Work instructions >> Output the data verbatim, with nothing added or dropped.

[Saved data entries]

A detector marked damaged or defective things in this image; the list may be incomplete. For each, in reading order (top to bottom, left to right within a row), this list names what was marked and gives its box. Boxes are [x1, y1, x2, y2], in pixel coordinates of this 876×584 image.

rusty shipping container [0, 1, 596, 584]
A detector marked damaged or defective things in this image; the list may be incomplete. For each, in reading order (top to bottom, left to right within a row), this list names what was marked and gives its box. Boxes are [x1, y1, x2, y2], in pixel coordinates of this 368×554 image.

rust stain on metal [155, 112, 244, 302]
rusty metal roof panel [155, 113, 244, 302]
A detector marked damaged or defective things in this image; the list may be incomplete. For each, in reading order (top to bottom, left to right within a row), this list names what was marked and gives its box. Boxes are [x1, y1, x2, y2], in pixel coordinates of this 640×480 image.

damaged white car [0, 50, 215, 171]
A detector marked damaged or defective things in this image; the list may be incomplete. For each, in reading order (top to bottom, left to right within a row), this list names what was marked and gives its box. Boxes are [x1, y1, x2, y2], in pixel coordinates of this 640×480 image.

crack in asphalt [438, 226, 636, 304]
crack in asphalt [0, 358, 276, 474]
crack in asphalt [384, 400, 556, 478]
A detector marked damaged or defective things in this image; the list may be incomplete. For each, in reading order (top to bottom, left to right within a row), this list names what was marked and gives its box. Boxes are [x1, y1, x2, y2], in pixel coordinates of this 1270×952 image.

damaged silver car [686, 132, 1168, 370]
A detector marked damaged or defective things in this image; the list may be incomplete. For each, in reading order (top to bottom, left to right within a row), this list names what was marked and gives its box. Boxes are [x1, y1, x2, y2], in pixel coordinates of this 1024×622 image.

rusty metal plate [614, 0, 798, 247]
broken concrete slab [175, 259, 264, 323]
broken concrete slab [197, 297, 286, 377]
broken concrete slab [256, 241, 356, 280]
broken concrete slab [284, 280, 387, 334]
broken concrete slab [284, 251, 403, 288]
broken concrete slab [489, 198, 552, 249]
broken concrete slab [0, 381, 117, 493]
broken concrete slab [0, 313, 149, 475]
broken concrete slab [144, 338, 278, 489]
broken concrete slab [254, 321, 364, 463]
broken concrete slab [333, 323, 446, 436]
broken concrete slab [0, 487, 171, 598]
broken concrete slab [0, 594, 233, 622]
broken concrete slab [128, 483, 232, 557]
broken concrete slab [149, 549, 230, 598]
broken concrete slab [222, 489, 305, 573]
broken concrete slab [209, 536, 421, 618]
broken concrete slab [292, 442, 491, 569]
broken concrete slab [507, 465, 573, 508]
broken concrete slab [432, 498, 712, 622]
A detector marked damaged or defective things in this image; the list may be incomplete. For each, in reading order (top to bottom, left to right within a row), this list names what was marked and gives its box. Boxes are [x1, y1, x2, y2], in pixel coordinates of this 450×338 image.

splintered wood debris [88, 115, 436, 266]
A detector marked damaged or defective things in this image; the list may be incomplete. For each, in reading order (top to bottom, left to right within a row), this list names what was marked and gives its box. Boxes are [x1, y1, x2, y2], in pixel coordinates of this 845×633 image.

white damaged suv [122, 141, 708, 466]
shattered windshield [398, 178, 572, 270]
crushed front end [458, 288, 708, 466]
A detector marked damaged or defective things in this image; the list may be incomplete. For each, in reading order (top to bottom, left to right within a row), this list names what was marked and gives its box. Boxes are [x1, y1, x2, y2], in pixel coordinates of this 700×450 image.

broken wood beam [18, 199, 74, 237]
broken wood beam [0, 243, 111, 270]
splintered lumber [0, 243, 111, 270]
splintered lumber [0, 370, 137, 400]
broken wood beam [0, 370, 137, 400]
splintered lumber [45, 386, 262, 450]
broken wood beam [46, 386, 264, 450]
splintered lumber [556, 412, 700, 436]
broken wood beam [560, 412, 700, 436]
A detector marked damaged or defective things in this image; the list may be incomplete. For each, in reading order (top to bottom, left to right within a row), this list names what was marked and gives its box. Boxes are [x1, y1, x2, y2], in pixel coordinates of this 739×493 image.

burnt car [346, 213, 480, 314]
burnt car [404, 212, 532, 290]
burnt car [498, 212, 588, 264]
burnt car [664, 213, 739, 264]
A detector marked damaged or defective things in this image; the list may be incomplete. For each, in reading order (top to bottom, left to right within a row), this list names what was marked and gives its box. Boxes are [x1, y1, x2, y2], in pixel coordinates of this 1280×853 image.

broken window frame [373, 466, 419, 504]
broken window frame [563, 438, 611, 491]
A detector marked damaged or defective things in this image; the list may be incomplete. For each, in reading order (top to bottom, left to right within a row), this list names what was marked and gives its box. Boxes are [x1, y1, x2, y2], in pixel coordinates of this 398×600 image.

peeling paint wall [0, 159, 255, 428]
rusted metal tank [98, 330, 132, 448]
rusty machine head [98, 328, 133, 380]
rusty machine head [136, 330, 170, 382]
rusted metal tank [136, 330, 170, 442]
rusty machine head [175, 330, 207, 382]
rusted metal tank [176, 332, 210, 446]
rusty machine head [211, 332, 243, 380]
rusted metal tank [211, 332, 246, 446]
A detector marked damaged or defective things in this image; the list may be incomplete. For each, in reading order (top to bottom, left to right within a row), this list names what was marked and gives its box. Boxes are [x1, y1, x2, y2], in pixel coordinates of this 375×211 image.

Solved problem >>
A detector marked damaged or defective things in this image; the list may be incomplete. For each, in reading order (top to bottom, left to right within a row), this list names what was marked and gives its box. Boxes are [x1, y1, x2, y2], in pixel coordinates of this 876×584 image.

rusty shipping container [0, 1, 596, 584]
A detector marked damaged or defective things in this image; the list may be incomplete. For each, in reading order (top to bottom, left to right within a row), this list names what was marked and gives its box. Boxes are [x1, y1, x2, y2], in pixel coordinates of this 368×554 image.

rust stain on metal [155, 112, 244, 302]
rusty metal roof panel [155, 113, 244, 302]
A detector marked damaged or defective things in this image; the list may be incomplete. For each, in reading order (top to bottom, left to right within a row), this list names what was marked and gives its box. Boxes are [x1, y1, x2, y2], in pixel coordinates of this 640×480 image.

damaged white car [0, 50, 215, 171]
A detector marked damaged or defective things in this image; the list may be incomplete. For each, in reading order (top to bottom, left to right within a row), this list names what was marked and gives its box. Boxes are [x1, y1, x2, y2], in pixel coordinates of this 640×480 image.

crack in asphalt [438, 226, 636, 304]
crack in asphalt [0, 358, 276, 474]
crack in asphalt [384, 400, 556, 478]
A detector marked damaged or defective things in this image; the list may be incomplete. For each, in reading order (top to bottom, left to right within a row), this list names what was marked and gives its box. Boxes are [x1, y1, x2, y2], in pixel coordinates of this 1270×952 image.

damaged silver car [686, 132, 1168, 370]
A detector marked damaged or defective things in this image; the list may be incomplete. For each, in reading order (top to bottom, left to right within a row), this list names what was marked and gives its box. Boxes are [x1, y1, x2, y2], in pixel coordinates of this 1024×622 image.

rusty metal plate [614, 0, 798, 247]
broken concrete slab [175, 259, 264, 323]
broken concrete slab [197, 297, 286, 377]
broken concrete slab [256, 241, 356, 280]
broken concrete slab [284, 280, 387, 334]
broken concrete slab [284, 251, 403, 288]
broken concrete slab [489, 198, 552, 249]
broken concrete slab [0, 381, 117, 493]
broken concrete slab [0, 313, 149, 475]
broken concrete slab [144, 338, 278, 489]
broken concrete slab [254, 321, 364, 463]
broken concrete slab [333, 323, 446, 436]
broken concrete slab [0, 487, 171, 598]
broken concrete slab [0, 594, 233, 622]
broken concrete slab [128, 483, 232, 557]
broken concrete slab [149, 549, 230, 598]
broken concrete slab [222, 489, 305, 573]
broken concrete slab [209, 536, 421, 618]
broken concrete slab [292, 442, 491, 569]
broken concrete slab [507, 465, 573, 508]
broken concrete slab [432, 498, 712, 622]
A detector marked damaged or defective things in this image; the list may be incomplete. For each, in reading order (top to bottom, left to right within a row), this list names what was marked and gives its box. Boxes are [x1, y1, x2, y2], in pixel coordinates of this 450×338 image.

splintered wood debris [88, 115, 436, 266]
A detector marked damaged or defective things in this image; the list may be incomplete. For each, in reading order (top to bottom, left to right within a row), this list names what was marked and gives its box. Boxes are [x1, y1, x2, y2], in pixel coordinates of this 845×633 image.

white damaged suv [122, 141, 708, 466]
shattered windshield [398, 178, 572, 270]
crushed front end [458, 288, 708, 466]
A detector marked damaged or defective things in this image; the list may be incomplete. For each, in reading order (top to bottom, left to right within a row), this list names what was marked and gives its box. Boxes are [x1, y1, x2, y2], in pixel coordinates of this 700×450 image.

broken wood beam [18, 199, 74, 237]
broken wood beam [0, 243, 111, 270]
splintered lumber [0, 243, 111, 270]
splintered lumber [0, 370, 137, 400]
broken wood beam [0, 370, 137, 400]
splintered lumber [45, 386, 262, 450]
broken wood beam [46, 386, 264, 450]
splintered lumber [556, 412, 700, 436]
broken wood beam [560, 412, 700, 436]
A detector marked damaged or defective things in this image; the list may be incomplete. For each, in reading order (top to bottom, left to right within a row), this list names what was marked and gives its box. Boxes are [x1, y1, x2, y2], in pixel coordinates of this 739×493 image.

burnt car [346, 213, 480, 314]
burnt car [404, 212, 532, 290]
burnt car [498, 212, 588, 264]
burnt car [664, 213, 739, 264]
A detector marked damaged or defective things in this image; the list may be incomplete. For each, in reading order (top to bottom, left to right within a row), this list names what was marked and gives its box. Boxes are [x1, y1, x2, y2], in pixel coordinates of this 1280×853 image.

broken window frame [373, 466, 419, 504]
broken window frame [563, 438, 611, 491]
A detector marked damaged or defective things in this image; the list may be incomplete. For each, in reading order (top to bottom, left to right within a row), this list names what was marked and gives its box. Boxes are [x1, y1, x2, y2], in pixel coordinates of this 398×600 image.

peeling paint wall [0, 159, 255, 428]
rusted metal tank [98, 330, 132, 448]
rusty machine head [98, 328, 133, 380]
rusty machine head [136, 330, 170, 382]
rusted metal tank [136, 330, 170, 442]
rusty machine head [175, 330, 207, 382]
rusted metal tank [176, 332, 210, 446]
rusty machine head [211, 332, 243, 380]
rusted metal tank [211, 332, 246, 446]
A detector marked damaged or defective things in this image; the list may be incomplete. For each, in reading order (top to bottom, left to right within a row), this list names what was marked and gives its box. Boxes are [x1, y1, x2, y2], in pixel coordinates of this 375×211 image.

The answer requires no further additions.